Besides the autonomous Kurdish-led forces, Turkish, Syrian government and Syrian opposition fighters have all been jostling for territory formerly held by the Islamic State group near the Turkish-Syrian frontier.
The U.S.-backed Syrian Democratic Forces, led by the Syrian Kurdish PKK party, are the current front runners in the race to Raqqa, the IS capital. They are now stationed eight kilometers (five miles) north of the Euphrates River city and supported by U.S.-led coalition airstrikes and a deployment of some 500 U.S. special forces operators. The Pentagon has said they are working in an advisory capacity.

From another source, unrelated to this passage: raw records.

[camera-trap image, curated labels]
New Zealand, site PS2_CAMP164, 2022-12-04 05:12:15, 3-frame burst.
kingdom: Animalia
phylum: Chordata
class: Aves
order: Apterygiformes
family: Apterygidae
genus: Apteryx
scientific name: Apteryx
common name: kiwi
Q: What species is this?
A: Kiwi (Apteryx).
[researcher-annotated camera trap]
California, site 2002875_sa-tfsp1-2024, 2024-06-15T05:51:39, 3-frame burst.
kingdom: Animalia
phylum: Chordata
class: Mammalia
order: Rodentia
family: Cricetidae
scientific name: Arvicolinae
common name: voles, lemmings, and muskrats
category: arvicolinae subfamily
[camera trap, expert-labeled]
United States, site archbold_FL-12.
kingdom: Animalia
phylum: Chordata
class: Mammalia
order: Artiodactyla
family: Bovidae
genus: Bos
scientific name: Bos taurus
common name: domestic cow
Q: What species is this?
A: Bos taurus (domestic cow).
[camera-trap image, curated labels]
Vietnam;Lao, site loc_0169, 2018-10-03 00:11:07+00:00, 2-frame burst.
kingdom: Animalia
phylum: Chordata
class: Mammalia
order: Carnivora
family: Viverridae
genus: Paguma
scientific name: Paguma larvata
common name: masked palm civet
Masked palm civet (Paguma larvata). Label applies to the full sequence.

But Turkey, a U.S. ally through NATO, says the PKK is an extension of the Kurdish insurgency inside its own borders and has classified the party as a terror organization. It has objected strongly over the SDF offensive and vowed, too, to throw the Kurdish-led forces in Manbij — the SDF’s westernmost flank — back over the banks of the Euphrates. This would disrupt the Raqqa campaign.
There are Turkish forces stationed in al-Bab, 40 kilometers (25 miles) southwest of Manbij. The threats prompted the SDF to ask Russia and the Syrian army to establish a buffer between Manbij and al-Bab.